>> begin THE DATA

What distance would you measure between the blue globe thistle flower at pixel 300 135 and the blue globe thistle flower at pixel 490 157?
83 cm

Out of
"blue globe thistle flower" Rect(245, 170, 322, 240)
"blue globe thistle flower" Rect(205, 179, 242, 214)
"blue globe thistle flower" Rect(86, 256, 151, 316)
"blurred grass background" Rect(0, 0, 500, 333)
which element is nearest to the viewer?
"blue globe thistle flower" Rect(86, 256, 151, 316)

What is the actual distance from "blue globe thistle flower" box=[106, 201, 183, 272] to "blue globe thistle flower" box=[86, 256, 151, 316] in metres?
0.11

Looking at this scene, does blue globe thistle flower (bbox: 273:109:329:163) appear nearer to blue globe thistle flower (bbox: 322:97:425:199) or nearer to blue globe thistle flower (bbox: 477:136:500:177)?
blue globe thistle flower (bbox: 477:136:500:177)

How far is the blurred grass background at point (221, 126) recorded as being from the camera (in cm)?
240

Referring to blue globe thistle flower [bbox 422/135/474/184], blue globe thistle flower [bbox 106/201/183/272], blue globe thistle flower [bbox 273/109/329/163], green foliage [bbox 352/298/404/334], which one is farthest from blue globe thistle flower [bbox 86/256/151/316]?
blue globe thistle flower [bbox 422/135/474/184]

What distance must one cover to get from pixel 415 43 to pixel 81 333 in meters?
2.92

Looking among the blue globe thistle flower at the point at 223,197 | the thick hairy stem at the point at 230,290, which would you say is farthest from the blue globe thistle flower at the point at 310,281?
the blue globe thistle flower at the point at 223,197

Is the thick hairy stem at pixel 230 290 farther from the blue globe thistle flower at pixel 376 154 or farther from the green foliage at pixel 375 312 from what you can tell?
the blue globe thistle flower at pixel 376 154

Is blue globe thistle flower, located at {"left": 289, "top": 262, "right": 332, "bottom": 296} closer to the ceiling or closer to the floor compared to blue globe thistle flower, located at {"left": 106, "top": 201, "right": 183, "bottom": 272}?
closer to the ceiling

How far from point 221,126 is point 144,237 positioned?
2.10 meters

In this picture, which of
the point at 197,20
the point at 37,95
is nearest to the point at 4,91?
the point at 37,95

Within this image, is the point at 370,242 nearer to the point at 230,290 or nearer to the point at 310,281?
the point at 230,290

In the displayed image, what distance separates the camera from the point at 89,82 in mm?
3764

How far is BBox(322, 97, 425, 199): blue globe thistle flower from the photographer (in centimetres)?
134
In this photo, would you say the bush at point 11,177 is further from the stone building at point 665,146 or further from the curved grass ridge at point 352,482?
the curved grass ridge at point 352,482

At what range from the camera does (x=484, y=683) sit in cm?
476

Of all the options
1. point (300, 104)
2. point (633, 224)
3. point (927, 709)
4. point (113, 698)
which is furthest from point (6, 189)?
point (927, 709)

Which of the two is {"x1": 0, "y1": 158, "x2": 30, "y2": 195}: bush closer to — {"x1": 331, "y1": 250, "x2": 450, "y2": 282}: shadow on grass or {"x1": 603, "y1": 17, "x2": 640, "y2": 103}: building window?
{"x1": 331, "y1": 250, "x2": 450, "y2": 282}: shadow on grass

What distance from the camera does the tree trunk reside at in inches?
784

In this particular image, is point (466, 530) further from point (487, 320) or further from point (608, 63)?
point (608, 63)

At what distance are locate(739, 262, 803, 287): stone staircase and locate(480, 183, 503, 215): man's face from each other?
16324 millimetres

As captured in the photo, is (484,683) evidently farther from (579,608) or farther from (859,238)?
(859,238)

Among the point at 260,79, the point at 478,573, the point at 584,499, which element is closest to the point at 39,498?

>> end THE DATA

WRITTEN INSTRUCTION: Turn every line of the entries above into a numbered list, omitting any blank lines.

ANSWER TO THE EXERCISE:
1. What distance would you measure between the blue globe thistle flower at pixel 300 135 and the blue globe thistle flower at pixel 490 157?
2. 83 cm
3. Out of
4. "blue globe thistle flower" Rect(245, 170, 322, 240)
5. "blue globe thistle flower" Rect(205, 179, 242, 214)
6. "blue globe thistle flower" Rect(86, 256, 151, 316)
7. "blurred grass background" Rect(0, 0, 500, 333)
8. which element is nearest to the viewer?
9. "blue globe thistle flower" Rect(86, 256, 151, 316)
10. What is the actual distance from "blue globe thistle flower" box=[106, 201, 183, 272] to "blue globe thistle flower" box=[86, 256, 151, 316] in metres?
11. 0.11
12. Looking at this scene, does blue globe thistle flower (bbox: 273:109:329:163) appear nearer to blue globe thistle flower (bbox: 322:97:425:199) or nearer to blue globe thistle flower (bbox: 477:136:500:177)?
13. blue globe thistle flower (bbox: 477:136:500:177)
14. How far is the blurred grass background at point (221, 126) recorded as being from the camera (in cm)?
15. 240
16. Referring to blue globe thistle flower [bbox 422/135/474/184], blue globe thistle flower [bbox 106/201/183/272], blue globe thistle flower [bbox 273/109/329/163], green foliage [bbox 352/298/404/334], which one is farthest from blue globe thistle flower [bbox 86/256/151/316]?
17. blue globe thistle flower [bbox 422/135/474/184]
18. What distance must one cover to get from pixel 415 43 to pixel 81 333 in meters?
19. 2.92
20. Looking among the blue globe thistle flower at the point at 223,197 | the thick hairy stem at the point at 230,290, which would you say is farthest from the blue globe thistle flower at the point at 310,281?
21. the blue globe thistle flower at the point at 223,197
22. Is the thick hairy stem at pixel 230 290 farther from the blue globe thistle flower at pixel 376 154 or farther from the green foliage at pixel 375 312 from what you can tell?
23. the blue globe thistle flower at pixel 376 154
24. Is blue globe thistle flower, located at {"left": 289, "top": 262, "right": 332, "bottom": 296} closer to the ceiling or closer to the floor compared to blue globe thistle flower, located at {"left": 106, "top": 201, "right": 183, "bottom": 272}?
25. closer to the ceiling
26. How far from point 221,126 is point 144,237 positioned?
27. 2.10 meters
28. In this picture, which of
29. the point at 197,20
30. the point at 37,95
31. is nearest to the point at 4,91?
32. the point at 37,95
33. Within this image, is the point at 370,242 nearer to the point at 230,290 or nearer to the point at 310,281?
34. the point at 230,290
35. In the displayed image, what distance separates the camera from the point at 89,82 in mm?
36. 3764
37. How far is BBox(322, 97, 425, 199): blue globe thistle flower from the photographer (in centimetres)?
38. 134
39. In this photo, would you say the bush at point 11,177 is further from the stone building at point 665,146 or further from the curved grass ridge at point 352,482?
40. the curved grass ridge at point 352,482
41. At what range from the camera does (x=484, y=683) sit in cm?
42. 476
43. Of all the options
44. 1. point (300, 104)
45. 2. point (633, 224)
46. 3. point (927, 709)
47. 4. point (113, 698)
48. which is furthest from point (6, 189)?
49. point (927, 709)
50. Which of the two is {"x1": 0, "y1": 158, "x2": 30, "y2": 195}: bush closer to — {"x1": 331, "y1": 250, "x2": 450, "y2": 282}: shadow on grass or {"x1": 603, "y1": 17, "x2": 640, "y2": 103}: building window?
51. {"x1": 331, "y1": 250, "x2": 450, "y2": 282}: shadow on grass
52. What distance from the camera does the tree trunk reside at in inches?
53. 784
54. In this particular image, is point (466, 530) further from point (487, 320) or further from point (608, 63)?
55. point (608, 63)
56. At what distance are locate(739, 262, 803, 287): stone staircase and locate(480, 183, 503, 215): man's face from each other?
57. 16324 millimetres
58. As captured in the photo, is (484,683) evidently farther from (579,608) or farther from (859,238)?
59. (859,238)
60. Among the point at 260,79, the point at 478,573, the point at 584,499, which element is closest to the point at 39,498?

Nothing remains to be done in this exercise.